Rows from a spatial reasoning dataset
********************
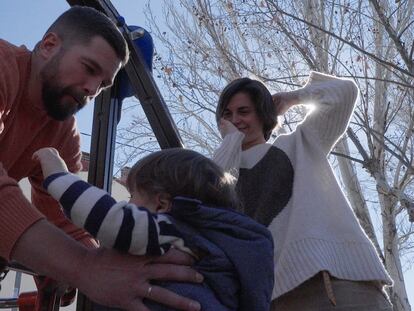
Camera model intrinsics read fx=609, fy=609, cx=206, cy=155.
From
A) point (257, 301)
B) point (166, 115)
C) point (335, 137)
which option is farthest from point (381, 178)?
point (257, 301)

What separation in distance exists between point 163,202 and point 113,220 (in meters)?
0.16

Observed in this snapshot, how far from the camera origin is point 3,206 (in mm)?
1185

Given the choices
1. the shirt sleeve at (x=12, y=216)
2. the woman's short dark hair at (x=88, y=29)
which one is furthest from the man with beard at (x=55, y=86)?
the shirt sleeve at (x=12, y=216)

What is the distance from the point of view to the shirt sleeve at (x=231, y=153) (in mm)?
1922

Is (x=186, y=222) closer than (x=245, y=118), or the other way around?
(x=186, y=222)

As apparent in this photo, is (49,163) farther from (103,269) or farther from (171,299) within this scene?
(171,299)

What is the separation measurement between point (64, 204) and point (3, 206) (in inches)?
6.8

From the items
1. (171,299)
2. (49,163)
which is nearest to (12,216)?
(49,163)

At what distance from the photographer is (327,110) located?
2102 mm

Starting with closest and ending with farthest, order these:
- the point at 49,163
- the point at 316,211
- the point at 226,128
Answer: the point at 49,163, the point at 316,211, the point at 226,128

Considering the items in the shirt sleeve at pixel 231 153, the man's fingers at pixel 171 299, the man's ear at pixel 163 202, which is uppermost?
the shirt sleeve at pixel 231 153

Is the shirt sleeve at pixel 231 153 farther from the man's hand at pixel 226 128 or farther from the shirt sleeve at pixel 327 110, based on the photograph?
the shirt sleeve at pixel 327 110

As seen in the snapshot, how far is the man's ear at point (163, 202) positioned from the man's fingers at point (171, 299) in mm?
157

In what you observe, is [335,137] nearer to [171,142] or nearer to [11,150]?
[171,142]
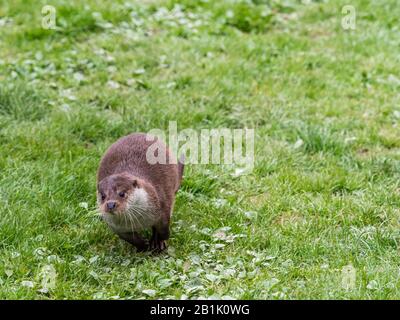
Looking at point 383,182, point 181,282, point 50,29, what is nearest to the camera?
point 181,282

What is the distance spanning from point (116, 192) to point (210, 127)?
2.36 metres

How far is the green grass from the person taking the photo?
15.9 ft

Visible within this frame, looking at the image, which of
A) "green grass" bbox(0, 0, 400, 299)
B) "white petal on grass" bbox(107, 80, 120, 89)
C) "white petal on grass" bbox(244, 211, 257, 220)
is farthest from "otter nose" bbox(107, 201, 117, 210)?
"white petal on grass" bbox(107, 80, 120, 89)

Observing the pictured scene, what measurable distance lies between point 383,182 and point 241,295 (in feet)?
6.74

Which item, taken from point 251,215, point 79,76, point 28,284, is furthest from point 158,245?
point 79,76

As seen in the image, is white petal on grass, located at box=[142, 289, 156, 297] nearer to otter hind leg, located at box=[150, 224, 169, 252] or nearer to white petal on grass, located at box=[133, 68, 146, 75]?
otter hind leg, located at box=[150, 224, 169, 252]

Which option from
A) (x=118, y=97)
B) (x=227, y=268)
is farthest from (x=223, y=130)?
(x=227, y=268)

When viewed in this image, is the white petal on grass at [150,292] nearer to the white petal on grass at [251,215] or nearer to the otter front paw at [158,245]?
the otter front paw at [158,245]

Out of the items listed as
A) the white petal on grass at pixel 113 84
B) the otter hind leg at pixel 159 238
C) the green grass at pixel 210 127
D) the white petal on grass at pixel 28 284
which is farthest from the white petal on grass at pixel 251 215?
the white petal on grass at pixel 113 84

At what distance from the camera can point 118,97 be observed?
744 cm

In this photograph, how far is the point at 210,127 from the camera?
23.1 feet

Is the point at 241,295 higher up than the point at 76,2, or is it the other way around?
the point at 76,2

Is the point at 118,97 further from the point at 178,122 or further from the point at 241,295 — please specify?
the point at 241,295
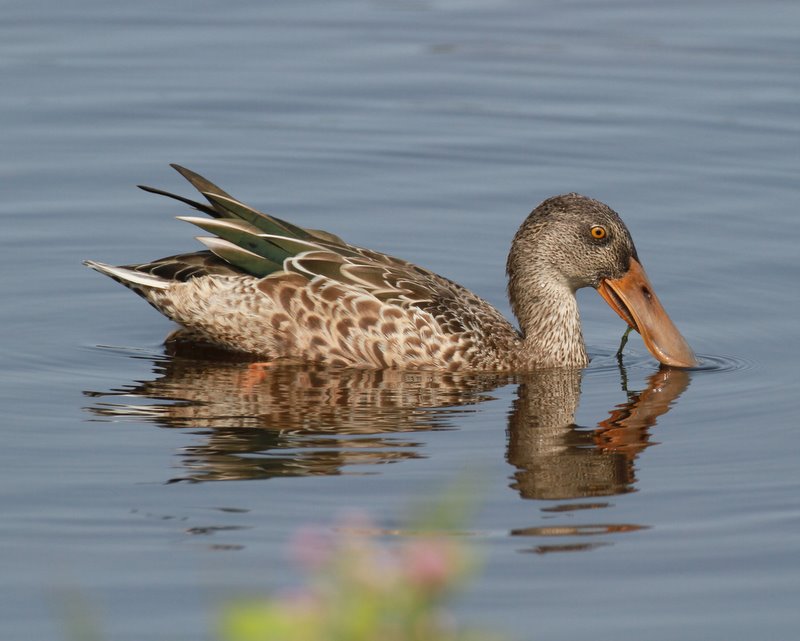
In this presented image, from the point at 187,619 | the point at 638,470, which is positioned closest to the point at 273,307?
the point at 638,470

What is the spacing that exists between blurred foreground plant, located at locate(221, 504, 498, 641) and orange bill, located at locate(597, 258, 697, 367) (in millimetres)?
7585

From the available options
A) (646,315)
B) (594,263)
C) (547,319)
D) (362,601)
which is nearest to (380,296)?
(547,319)

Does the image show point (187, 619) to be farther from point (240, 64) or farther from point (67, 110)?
point (240, 64)

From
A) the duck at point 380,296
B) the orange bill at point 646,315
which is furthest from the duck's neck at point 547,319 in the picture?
the orange bill at point 646,315

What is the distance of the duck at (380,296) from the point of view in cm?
1095

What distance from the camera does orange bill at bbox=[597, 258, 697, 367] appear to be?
11.1 m

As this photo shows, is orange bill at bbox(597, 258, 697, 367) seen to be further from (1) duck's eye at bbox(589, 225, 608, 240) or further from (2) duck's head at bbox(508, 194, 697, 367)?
(1) duck's eye at bbox(589, 225, 608, 240)

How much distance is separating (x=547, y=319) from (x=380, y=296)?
1.20 m

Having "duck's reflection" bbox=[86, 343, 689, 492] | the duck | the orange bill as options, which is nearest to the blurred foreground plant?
"duck's reflection" bbox=[86, 343, 689, 492]

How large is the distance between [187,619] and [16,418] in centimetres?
328

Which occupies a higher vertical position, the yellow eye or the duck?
the yellow eye

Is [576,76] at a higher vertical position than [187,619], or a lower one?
higher

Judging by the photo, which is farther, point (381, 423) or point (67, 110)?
point (67, 110)

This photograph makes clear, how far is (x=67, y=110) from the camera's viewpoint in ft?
Answer: 52.3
********************
- Work required:
Every line should be retyped exactly, with the pictures omitted.

- Finished exercise:
Camera model intrinsics read fx=609, fy=609, cx=206, cy=155.
From
A) point (257, 301)
B) point (166, 115)
C) point (335, 137)
which option is farthest from point (381, 178)?
point (257, 301)

What separation in distance exists between point 163,202 and point 113,220 (in meters)?
0.16

Observed in this snapshot, how far from the camera origin is point 3,206 (in mm)?
1185

Given the choices
1. the shirt sleeve at (x=12, y=216)
2. the woman's short dark hair at (x=88, y=29)
which one is furthest from the man with beard at (x=55, y=86)?
the shirt sleeve at (x=12, y=216)

What is the distance from the point of view to the shirt sleeve at (x=231, y=153) (in mm)?
1922

Is (x=186, y=222) closer than (x=245, y=118), or the other way around?
(x=186, y=222)

As apparent in this photo, is (49,163) farther from (103,269) or farther from (171,299) within this scene?
(171,299)

What is the separation measurement between point (64, 204) and point (3, 206) (in inches)?
6.8

From the items
1. (171,299)
2. (49,163)
which is nearest to (12,216)?
(49,163)

At what distance from the photographer is (327,110) located?
2102 mm

Starting with closest and ending with farthest, order these:
- the point at 49,163
- the point at 316,211
- the point at 226,128
Answer: the point at 49,163, the point at 316,211, the point at 226,128

Considering the items in the shirt sleeve at pixel 231 153, the man's fingers at pixel 171 299, the man's ear at pixel 163 202, which is uppermost?
the shirt sleeve at pixel 231 153

Is the shirt sleeve at pixel 231 153 farther from the man's hand at pixel 226 128 or farther from the shirt sleeve at pixel 327 110, based on the photograph?
the shirt sleeve at pixel 327 110

As seen in the snapshot, how far is the man's ear at point (163, 202) positioned from the man's fingers at point (171, 299) in mm?
157

In what you observe, is [335,137] nearer to [171,142] or nearer to [11,150]?
[171,142]
Looking at point 383,182, point 181,282, point 50,29, what is nearest to the camera?
point 181,282

What is the distance spanning from point (116, 192) to point (210, 127)?
2.36 metres

How far is the green grass from the person taking the photo?
15.9 ft

Visible within this frame, looking at the image, which of
A) "green grass" bbox(0, 0, 400, 299)
B) "white petal on grass" bbox(107, 80, 120, 89)
C) "white petal on grass" bbox(244, 211, 257, 220)
is farthest from "otter nose" bbox(107, 201, 117, 210)?
"white petal on grass" bbox(107, 80, 120, 89)

Observing the pictured scene, what measurable distance lies between point 383,182 and point 241,295 (in feet)?
6.74

Which item, taken from point 251,215, point 79,76, point 28,284, is furthest from point 158,245?
point 79,76

As seen in the image, is white petal on grass, located at box=[142, 289, 156, 297] nearer to otter hind leg, located at box=[150, 224, 169, 252] or nearer to white petal on grass, located at box=[133, 68, 146, 75]?
otter hind leg, located at box=[150, 224, 169, 252]

Which option from
A) (x=118, y=97)
B) (x=227, y=268)
is farthest from (x=223, y=130)?
(x=227, y=268)

When viewed in this image, is the white petal on grass at [150,292] nearer to the white petal on grass at [251,215] or nearer to the otter front paw at [158,245]?
the otter front paw at [158,245]

Out of the items listed as
A) the white petal on grass at pixel 113 84
B) the otter hind leg at pixel 159 238
C) the green grass at pixel 210 127
D) the white petal on grass at pixel 28 284
which is farthest from the white petal on grass at pixel 251 215?
the white petal on grass at pixel 113 84

At what distance from the camera can point 118,97 be observed?
744 cm

In this photograph, how far is the point at 210,127 from the camera?
23.1 feet

Is the point at 241,295 higher up than the point at 76,2, or is it the other way around?
the point at 76,2

Is the point at 118,97 further from the point at 178,122 or further from the point at 241,295 — please specify?
the point at 241,295
In this presented image, from the point at 187,619 | the point at 638,470, which is positioned closest to the point at 273,307?
the point at 638,470

What is the spacing that exists between blurred foreground plant, located at locate(221, 504, 498, 641) and orange bill, located at locate(597, 258, 697, 367) (in millimetres)?
7585

From the available options
A) (646,315)
B) (594,263)
C) (547,319)
D) (362,601)
which is nearest to (380,296)?
(547,319)

Does the image show point (187, 619) to be farther from point (240, 64) or farther from point (67, 110)?
point (240, 64)

From
A) the duck at point 380,296
B) the orange bill at point 646,315
which is furthest from the duck's neck at point 547,319 in the picture?
the orange bill at point 646,315

What is the distance of the duck at (380,296) from the point of view in cm?
1095

What distance from the camera does orange bill at bbox=[597, 258, 697, 367] appear to be?
11.1 m

As this photo shows, is orange bill at bbox(597, 258, 697, 367) seen to be further from (1) duck's eye at bbox(589, 225, 608, 240) or further from (2) duck's head at bbox(508, 194, 697, 367)?
(1) duck's eye at bbox(589, 225, 608, 240)

How much distance is separating (x=547, y=319) from (x=380, y=296)?
1.20 m

Having "duck's reflection" bbox=[86, 343, 689, 492] | the duck | the orange bill as options, which is nearest to the blurred foreground plant?
"duck's reflection" bbox=[86, 343, 689, 492]

How large is the distance between [187,619] and [16,418] in centimetres?
328

Which occupies a higher vertical position, the yellow eye or the duck?
the yellow eye

Is [576,76] at a higher vertical position than [187,619], or a lower one?
higher

Judging by the photo, which is farther, point (381, 423) or point (67, 110)?
point (67, 110)

This photograph makes clear, how far is (x=67, y=110) from the camera's viewpoint in ft?
Answer: 52.3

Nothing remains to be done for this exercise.